With New York leading its conference, the pressure is on the big-market club to make a run at a Stanley Cup championship. But what isn't broke doesn't need to be fixed, and while the Rangers will certainly see themselves attached to each name who is made available before the trade deadline on Feb. 27, disrupting the current roster could bring more harm than good. Head coach John Tortorella is aware of this prospect.
"I know all the owners and general managers are always looking to try to improve their team, but there's certain situations and things are discussed as far as chemistry, I'll give you that," Tortorella told reporters following practice on Saturday.
"I like the club. I like this hockey club."
And what is not to like? It's not like the Rangers are short on talent. They have perennial Vezina Trophy candidate Lundqvist in net and have nabbed a pair of the biggest names to hit the free agency market over the past few years in Gaborik and Brad Richards.
Lundqvist is probably the biggest reason the Rangers don't need to break the bank before the trade deadline.

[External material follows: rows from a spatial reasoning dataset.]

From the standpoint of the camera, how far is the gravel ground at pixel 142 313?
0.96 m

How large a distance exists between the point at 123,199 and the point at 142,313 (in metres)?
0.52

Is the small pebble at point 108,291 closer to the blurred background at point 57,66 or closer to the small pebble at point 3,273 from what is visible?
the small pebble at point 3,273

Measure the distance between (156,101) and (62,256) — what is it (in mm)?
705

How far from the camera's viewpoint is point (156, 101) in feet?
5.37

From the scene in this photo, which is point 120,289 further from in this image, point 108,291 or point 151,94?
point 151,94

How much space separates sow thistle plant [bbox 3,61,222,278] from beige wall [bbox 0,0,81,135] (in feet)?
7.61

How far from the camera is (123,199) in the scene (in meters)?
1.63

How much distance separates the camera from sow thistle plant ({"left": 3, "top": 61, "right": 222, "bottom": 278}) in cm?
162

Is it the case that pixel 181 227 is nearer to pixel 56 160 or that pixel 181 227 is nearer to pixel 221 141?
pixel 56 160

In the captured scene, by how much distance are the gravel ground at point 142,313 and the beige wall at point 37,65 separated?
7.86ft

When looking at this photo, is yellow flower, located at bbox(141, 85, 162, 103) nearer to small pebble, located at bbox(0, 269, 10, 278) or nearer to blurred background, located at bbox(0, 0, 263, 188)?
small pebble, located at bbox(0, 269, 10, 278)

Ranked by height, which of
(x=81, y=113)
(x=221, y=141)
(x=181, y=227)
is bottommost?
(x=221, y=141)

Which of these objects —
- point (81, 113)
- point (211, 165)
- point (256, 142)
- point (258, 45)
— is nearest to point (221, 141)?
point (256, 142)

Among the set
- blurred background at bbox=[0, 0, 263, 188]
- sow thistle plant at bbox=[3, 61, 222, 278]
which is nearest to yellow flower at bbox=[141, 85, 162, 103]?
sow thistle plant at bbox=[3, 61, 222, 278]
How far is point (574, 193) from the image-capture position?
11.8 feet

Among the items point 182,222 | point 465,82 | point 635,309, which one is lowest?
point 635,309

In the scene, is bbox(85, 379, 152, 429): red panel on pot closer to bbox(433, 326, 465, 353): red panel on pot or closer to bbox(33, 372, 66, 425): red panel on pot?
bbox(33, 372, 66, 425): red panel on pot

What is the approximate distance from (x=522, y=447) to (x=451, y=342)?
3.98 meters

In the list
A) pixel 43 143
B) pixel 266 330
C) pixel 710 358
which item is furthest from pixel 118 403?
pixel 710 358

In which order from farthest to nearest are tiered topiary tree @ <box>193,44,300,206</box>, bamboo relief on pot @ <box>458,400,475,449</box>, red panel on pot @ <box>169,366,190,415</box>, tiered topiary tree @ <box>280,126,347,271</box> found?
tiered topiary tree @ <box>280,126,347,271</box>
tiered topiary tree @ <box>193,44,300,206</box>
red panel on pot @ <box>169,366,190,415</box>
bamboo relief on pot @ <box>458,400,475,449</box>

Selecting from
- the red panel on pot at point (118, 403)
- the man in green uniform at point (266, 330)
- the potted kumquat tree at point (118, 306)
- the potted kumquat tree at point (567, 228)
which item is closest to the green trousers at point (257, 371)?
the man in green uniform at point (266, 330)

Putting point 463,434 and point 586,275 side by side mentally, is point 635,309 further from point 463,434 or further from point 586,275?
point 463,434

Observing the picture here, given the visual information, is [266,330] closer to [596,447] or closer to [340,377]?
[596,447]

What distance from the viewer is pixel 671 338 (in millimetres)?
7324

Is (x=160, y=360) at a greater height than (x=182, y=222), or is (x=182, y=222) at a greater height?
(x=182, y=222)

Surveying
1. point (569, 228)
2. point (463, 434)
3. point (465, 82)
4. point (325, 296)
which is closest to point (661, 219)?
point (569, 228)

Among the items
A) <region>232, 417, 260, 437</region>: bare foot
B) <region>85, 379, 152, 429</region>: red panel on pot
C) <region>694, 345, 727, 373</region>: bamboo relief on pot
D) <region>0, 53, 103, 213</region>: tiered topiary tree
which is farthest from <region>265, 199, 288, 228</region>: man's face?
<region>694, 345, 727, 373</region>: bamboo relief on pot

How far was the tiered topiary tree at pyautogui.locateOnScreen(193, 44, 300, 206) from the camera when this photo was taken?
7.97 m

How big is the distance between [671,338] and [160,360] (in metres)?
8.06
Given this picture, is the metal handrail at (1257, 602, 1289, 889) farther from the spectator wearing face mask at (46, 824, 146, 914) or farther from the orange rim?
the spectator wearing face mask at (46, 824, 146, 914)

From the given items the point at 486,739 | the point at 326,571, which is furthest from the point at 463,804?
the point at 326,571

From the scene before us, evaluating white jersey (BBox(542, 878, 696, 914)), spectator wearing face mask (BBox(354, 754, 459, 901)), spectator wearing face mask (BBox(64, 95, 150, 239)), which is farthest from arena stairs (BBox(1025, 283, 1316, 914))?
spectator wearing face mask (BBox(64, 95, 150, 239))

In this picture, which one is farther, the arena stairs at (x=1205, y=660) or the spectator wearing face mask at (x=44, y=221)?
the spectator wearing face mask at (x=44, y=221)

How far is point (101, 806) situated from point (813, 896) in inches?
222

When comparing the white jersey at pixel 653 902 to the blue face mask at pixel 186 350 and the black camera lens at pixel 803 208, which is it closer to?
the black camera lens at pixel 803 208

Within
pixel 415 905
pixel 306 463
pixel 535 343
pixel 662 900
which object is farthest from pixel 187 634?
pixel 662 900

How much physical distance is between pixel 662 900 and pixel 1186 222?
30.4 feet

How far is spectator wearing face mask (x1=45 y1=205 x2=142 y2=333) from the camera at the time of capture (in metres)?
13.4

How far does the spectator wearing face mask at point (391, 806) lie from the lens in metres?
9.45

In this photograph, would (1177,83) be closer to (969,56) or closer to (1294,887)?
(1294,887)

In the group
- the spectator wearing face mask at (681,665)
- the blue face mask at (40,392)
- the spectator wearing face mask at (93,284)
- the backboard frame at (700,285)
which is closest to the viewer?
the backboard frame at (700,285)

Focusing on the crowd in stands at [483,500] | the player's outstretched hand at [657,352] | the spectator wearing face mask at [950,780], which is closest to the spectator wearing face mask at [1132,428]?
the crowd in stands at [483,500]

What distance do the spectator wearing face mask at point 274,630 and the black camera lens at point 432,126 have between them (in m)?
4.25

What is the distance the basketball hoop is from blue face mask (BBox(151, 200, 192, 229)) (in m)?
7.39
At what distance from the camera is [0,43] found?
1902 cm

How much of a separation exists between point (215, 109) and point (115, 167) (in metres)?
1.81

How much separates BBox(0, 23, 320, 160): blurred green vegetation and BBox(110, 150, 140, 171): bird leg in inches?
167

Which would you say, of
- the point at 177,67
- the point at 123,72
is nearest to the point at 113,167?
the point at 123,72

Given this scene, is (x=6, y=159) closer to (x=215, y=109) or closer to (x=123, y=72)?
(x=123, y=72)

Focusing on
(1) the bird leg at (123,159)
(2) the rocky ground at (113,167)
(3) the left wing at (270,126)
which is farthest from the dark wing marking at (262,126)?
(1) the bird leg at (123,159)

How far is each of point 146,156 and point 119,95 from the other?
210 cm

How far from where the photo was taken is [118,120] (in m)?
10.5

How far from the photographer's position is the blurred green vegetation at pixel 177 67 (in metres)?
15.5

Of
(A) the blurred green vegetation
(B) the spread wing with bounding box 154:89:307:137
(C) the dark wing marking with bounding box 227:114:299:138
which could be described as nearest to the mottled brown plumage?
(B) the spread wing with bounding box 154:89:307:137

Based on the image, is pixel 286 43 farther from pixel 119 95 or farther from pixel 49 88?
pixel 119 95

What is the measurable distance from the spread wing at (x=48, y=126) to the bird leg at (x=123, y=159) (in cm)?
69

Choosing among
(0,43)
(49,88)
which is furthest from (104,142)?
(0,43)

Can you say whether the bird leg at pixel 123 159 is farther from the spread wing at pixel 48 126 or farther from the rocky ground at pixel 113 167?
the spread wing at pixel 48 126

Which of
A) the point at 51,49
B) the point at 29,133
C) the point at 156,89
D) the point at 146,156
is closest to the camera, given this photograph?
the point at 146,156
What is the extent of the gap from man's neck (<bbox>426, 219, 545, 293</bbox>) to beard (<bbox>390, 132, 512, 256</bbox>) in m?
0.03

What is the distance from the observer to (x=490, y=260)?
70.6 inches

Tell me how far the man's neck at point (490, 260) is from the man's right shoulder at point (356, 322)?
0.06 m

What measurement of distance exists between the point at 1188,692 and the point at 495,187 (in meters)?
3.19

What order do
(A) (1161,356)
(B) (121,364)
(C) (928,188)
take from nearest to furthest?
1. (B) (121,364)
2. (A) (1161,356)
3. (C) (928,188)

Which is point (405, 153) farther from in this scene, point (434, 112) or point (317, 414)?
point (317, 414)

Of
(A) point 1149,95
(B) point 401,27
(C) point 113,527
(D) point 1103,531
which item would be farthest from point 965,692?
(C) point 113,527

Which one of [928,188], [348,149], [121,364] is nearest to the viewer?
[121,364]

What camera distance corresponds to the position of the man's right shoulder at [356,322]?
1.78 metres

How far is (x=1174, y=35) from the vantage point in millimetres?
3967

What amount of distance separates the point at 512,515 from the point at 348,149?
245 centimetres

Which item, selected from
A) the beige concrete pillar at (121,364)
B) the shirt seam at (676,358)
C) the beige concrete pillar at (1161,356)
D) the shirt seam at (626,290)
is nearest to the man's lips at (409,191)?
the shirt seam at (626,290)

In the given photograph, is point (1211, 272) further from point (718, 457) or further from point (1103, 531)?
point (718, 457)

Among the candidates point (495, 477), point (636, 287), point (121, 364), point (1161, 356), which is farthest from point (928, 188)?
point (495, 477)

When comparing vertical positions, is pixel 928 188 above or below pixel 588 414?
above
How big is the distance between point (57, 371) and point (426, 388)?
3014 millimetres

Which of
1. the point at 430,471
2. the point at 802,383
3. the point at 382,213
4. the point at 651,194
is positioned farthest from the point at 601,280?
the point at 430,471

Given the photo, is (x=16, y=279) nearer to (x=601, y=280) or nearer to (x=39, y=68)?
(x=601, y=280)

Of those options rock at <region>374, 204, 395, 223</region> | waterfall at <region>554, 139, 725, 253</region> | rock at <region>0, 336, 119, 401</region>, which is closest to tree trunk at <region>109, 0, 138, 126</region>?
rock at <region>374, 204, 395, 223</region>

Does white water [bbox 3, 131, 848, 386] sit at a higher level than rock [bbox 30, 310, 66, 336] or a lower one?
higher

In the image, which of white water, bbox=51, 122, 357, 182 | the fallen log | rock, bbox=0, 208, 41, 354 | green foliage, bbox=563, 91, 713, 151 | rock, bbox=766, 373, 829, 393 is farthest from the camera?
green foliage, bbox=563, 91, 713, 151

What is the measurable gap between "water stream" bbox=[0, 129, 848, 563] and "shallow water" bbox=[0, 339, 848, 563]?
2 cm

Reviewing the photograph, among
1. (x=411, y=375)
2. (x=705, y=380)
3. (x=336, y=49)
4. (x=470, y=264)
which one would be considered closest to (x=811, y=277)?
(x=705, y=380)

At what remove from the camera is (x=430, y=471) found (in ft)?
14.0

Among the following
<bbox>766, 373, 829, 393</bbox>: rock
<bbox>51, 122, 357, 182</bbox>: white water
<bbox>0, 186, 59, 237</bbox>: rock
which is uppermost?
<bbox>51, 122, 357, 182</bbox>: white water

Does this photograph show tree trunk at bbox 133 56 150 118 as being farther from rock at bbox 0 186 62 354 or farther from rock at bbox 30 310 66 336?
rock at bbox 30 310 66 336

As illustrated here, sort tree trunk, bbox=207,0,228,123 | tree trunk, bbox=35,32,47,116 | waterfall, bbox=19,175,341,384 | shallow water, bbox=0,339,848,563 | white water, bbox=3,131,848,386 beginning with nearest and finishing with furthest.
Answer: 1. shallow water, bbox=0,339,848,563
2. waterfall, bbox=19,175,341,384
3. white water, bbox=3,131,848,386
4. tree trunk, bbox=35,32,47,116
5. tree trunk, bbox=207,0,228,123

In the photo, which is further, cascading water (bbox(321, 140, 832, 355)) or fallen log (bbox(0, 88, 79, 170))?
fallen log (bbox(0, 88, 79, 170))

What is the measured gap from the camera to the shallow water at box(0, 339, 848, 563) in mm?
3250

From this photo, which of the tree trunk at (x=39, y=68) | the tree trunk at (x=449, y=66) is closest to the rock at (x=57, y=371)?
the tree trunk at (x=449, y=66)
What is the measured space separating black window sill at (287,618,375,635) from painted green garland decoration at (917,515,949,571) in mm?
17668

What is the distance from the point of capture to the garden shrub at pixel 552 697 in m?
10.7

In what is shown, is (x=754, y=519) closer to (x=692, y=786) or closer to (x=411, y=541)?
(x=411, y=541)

He leads the league with a .940 save percentage and seven shutouts while ranking second with a 1.56 goals against average. Not only that, but he instills a confidence on the ice that allows his teammates to take chances on the offensive end knowing, that he will be there to bail them out.
While Lundqvist knows that Nash is a talent, he and the rest of the Rangers are trying not to pay attention to what they can't control.
"He's a good player, no question," Lundqvist said of Nash. "I've faced him a lot over the years on national teams and here in the NHL. Skilled guy, strong with the puck, great shooter. We're used to it now over the years to have a lot of speculations this time of the year and I don't really pay attention to it much."
One Ranger, though, who probably can't wait until next week's trade deadline to pass is Brandon Dubinsky, who has seen his name pop up in a number of rumors, including the Nash rumblings.
The 25-year-old logged a career-high 24 goals a season ago, but has just six through 54 games this season.
"If (a trade) happens, listen, that is part of the game and it would stink because, obviously, I love it here, but I'm not really putting too much thought into it. I'm just trying to put my game in order, so I can help this team," Dubinsky said on Saturday.
The Rangers are just about guaranteed to make a move at some point before the deadline, but would be better served going after a veteran or low-cost rental player. In fact, an approach similar to division-rival Philadelphia is ideal. The Flyers added two skaters to their blue line last week in Pavel Kubina and Nicklas Grossman in separate trades that cost them a total of four draft picks and a fringe minor-leaguer.
Caution is the approach the Rangers should take in regards to making a deal and in the end it could have the Madison Square Garden faithful unleashing more positive chants come playoff time.